Supplied records —
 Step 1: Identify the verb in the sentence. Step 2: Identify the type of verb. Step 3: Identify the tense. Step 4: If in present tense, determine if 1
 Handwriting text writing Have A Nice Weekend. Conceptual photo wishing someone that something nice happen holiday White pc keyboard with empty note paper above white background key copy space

--

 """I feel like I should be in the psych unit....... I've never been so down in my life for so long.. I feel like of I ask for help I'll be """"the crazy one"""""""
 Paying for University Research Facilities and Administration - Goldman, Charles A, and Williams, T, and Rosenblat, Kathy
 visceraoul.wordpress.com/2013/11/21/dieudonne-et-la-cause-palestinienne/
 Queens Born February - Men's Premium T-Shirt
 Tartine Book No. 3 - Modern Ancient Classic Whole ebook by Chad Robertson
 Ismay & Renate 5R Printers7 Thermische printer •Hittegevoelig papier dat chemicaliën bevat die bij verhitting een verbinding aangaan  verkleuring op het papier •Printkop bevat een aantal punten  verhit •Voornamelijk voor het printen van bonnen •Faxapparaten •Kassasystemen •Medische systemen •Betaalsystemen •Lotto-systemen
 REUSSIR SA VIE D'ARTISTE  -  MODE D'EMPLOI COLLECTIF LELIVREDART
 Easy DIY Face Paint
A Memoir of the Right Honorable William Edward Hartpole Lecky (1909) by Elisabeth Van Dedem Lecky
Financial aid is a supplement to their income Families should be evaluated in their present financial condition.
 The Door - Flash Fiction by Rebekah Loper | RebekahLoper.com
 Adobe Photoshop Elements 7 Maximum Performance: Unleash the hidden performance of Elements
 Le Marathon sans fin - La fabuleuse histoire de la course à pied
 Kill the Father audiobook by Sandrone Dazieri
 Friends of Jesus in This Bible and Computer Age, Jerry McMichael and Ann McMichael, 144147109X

Work request — Reproduce, word for word and in full, only the lines above that start at the line with "A Memoir of" and run through the line with "Le Marathon sans", both ends included.

Completed exercise —
A Memoir of the Right Honorable William Edward Hartpole Lecky (1909) by Elisabeth Van Dedem Lecky
Financial aid is a supplement to their income Families should be evaluated in their present financial condition.
 The Door - Flash Fiction by Rebekah Loper | RebekahLoper.com
 Adobe Photoshop Elements 7 Maximum Performance: Unleash the hidden performance of Elements
 Le Marathon sans fin - La fabuleuse histoire de la course à pied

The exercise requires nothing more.